The overall requirement on EPC function availability is to have an ISP of 99.999 percent. In other words, the unplanned out-of-service time for each function respectively cannot exceed approximately five minutes per year. The EPC functions have several internal mechanisms to support the ISP requirement, such as failover between different software components and various restart mechanisms from individual connection level to node level. “Fail fast, recover fast” is the governing principle for smaller entities that affect just one or a small number of users, with stepwise escalation to larger (internal) entities if needed.

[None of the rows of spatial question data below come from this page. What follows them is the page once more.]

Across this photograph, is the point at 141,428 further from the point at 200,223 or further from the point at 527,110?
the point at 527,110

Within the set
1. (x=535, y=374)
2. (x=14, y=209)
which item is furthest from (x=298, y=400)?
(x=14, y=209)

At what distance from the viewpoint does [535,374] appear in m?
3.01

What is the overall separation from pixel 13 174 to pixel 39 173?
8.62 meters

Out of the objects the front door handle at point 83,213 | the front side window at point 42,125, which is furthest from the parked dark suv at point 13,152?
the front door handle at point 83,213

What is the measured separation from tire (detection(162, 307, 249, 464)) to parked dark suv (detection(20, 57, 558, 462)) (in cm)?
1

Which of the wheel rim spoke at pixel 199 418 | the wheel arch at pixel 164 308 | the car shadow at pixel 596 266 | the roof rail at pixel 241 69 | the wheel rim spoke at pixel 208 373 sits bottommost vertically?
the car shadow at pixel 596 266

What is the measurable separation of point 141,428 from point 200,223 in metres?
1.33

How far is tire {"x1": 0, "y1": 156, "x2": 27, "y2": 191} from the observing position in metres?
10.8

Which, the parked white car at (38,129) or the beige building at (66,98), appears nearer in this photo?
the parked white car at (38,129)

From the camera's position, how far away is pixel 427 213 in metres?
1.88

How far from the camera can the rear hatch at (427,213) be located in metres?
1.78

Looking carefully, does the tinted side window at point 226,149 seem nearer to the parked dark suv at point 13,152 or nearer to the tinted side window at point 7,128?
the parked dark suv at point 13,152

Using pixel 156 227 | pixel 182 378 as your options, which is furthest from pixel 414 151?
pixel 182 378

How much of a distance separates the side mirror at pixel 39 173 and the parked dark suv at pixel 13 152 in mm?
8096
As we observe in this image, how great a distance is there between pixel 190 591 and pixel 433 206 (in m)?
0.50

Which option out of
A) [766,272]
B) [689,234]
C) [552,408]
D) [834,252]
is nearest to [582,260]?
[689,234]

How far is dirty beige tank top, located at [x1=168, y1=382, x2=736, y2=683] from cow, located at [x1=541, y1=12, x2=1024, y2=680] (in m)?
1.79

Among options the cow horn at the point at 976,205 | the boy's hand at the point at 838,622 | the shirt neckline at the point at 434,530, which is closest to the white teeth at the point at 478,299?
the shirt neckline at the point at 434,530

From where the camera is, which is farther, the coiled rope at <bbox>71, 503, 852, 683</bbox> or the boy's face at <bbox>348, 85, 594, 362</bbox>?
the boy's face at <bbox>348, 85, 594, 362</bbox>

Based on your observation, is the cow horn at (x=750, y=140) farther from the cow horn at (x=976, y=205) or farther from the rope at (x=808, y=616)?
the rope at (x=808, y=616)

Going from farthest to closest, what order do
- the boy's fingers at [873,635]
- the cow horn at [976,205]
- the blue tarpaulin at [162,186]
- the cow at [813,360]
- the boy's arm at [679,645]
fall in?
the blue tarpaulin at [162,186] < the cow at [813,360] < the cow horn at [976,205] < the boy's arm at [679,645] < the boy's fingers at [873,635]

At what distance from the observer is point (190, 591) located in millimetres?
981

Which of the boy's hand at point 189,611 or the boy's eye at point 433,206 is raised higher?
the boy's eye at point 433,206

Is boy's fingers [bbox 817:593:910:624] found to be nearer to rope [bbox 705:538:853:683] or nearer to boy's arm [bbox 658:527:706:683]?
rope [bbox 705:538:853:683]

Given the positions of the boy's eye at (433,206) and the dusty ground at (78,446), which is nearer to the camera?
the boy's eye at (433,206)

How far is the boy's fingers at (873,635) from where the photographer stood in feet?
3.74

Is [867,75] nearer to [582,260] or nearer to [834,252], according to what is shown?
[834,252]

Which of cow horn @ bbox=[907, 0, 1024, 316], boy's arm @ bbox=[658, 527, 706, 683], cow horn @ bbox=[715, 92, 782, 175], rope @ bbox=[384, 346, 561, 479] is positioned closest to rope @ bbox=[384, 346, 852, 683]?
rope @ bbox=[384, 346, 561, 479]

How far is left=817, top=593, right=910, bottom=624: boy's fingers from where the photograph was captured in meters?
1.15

Ericsson has developed mechanisms beyond the EPC standard for better resilience and redundancy. One example is the georedundancy between MMEs extending the standardized MME pool mechanism. Within the MME pool, one MME has a backup of parts of each UE context stored on another MME in the pool, making it possible to let another MME in the pool take over the UE without a need for reattach.

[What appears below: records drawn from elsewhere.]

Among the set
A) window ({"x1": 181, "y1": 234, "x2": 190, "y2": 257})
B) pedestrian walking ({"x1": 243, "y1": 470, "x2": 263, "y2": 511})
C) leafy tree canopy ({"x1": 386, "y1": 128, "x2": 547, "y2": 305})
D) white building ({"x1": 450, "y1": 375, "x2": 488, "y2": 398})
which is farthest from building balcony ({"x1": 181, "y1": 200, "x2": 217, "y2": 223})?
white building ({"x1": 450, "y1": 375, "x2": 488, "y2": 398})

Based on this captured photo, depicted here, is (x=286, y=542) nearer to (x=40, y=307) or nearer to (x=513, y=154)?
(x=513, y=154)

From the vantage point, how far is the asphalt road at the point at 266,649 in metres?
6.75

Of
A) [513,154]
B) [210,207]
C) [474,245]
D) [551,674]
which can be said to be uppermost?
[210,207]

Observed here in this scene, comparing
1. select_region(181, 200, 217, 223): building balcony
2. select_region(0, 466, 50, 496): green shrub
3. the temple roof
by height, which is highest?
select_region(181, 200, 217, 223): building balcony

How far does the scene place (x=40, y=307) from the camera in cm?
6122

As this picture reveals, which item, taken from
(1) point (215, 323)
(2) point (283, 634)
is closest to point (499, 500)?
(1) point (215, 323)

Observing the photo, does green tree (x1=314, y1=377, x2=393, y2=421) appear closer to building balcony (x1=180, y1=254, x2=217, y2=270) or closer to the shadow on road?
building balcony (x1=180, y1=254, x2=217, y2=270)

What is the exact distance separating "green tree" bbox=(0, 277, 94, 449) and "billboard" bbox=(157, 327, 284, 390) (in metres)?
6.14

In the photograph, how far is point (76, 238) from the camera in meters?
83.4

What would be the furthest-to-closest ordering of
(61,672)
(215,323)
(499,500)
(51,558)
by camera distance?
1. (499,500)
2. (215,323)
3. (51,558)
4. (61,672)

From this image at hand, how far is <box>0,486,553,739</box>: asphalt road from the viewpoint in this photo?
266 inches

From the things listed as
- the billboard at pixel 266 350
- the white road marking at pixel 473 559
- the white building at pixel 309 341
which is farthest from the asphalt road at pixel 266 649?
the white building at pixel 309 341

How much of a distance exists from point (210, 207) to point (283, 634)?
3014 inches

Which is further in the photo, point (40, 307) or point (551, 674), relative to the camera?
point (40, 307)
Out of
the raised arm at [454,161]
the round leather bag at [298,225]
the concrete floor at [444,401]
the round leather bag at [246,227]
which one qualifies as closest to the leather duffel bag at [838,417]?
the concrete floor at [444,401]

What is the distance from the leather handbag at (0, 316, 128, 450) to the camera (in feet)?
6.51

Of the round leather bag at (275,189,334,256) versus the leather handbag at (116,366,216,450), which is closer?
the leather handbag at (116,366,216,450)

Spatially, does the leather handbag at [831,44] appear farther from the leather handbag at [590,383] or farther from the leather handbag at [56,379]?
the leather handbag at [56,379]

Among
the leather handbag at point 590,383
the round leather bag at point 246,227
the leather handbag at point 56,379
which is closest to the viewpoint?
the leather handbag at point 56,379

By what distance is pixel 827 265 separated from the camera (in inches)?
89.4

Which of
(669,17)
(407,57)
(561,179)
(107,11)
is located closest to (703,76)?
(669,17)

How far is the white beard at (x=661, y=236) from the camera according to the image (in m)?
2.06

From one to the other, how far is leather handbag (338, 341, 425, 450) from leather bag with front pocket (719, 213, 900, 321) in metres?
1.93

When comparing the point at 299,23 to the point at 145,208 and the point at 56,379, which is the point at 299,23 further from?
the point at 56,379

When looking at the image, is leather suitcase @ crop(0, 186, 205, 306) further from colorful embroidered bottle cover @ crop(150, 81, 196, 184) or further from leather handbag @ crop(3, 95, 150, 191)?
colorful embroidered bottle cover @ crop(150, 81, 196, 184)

The PGW/serving gateway also supports several Ericsson-developed mechanisms for redundancy, such as georedundancy solutions for the CP and the UP, both separate and combined. The implementation of Control and User Plane Separation (CUPS) led to the addition of a few more georedundancy solutions for the UP.

While several CSPs view georedundancy deployments as essential – in particular to protect sensitive Access Point Names (APNs) – many of the CSPs with PGWs configured to handle both MBB and VoLTE APNs decided that the hardware costs of georedundancy were too high due to EPC nodes that included both the CP and the UP. However, as a result of the separation of the CP and UP in CUPS (as well as in 5GC) and the increase in subscribers using VoLTE (which requires high reliability), there has been a significant increase in interest in georedundancy for both the CP and VoLTE UP. CSPs may decide to leave the MBB UP without georedundancy for cost-efficiency reasons.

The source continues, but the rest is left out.